Auch „westliche“ Medien berichten absichtlich oder unabsichtlich Falsches: durch Verkürzung, Einseitigkeiten, Geschichtsklitterung (hervorragend zusammengestellt hat das zuletzt der Theologie-Dozent und Israelkenner Guido Baltes). Oder durch journalistisch unsauberes Arbeiten: Selbst große US-amerikanische und britische Medien wie die New York Times, CNN oder die BBC verließen sich auf die Hamas (!) als Quelle einer lancierten Falschmeldung, in der Israel für eine fehlgeleitete Rakete einer palästinensischen Terrorgruppe auf das Al-Ahli-Krankenhaus in Gaza verantwortlich gemacht wurde und die tatsächlichen Opferzahlen vervielfacht wurden. (In der Folge rief die Hizbullah Muslime weltweit zur Attacke auf Juden und auf Israel auf, auch in Deutschland gab es Ausschreitungen und einen versuchten Brandanschlag auf eine Berliner Synagoge.)

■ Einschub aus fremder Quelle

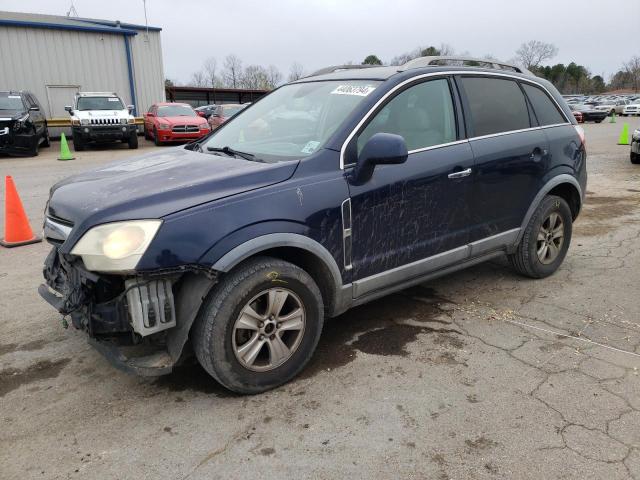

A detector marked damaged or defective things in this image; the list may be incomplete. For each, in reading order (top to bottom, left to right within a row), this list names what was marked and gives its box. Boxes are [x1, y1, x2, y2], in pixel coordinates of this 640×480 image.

damaged front bumper [39, 248, 215, 376]
cracked pavement [1, 124, 640, 480]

All das kann man schnell aus dem Blick verlieren, wenn man die entsetzlichen Bilder aus dem Gazastreifen sieht. Denn das Leid der palästinensischen Familien ist kaum zu ertragen. Aber wer sich dadurch von einem klaren, informierten Urteil abhalten lässt, sitzt der Hamas auf. Wer immer Tatsachen in diesem Krieg verfälscht, wer auch nur die lange Geschichte dieses Konflikts verkürzt darstellt und vereinfacht, wer vorschnell und reflexhaft in Kategorien einteilt, wer auffallend schweigt, wie es auch viele „westliche“ Kulturschaffende tun, macht sich mitschuldig an einer aktuellen Spielart des jahrtausendealten Antisemitismus.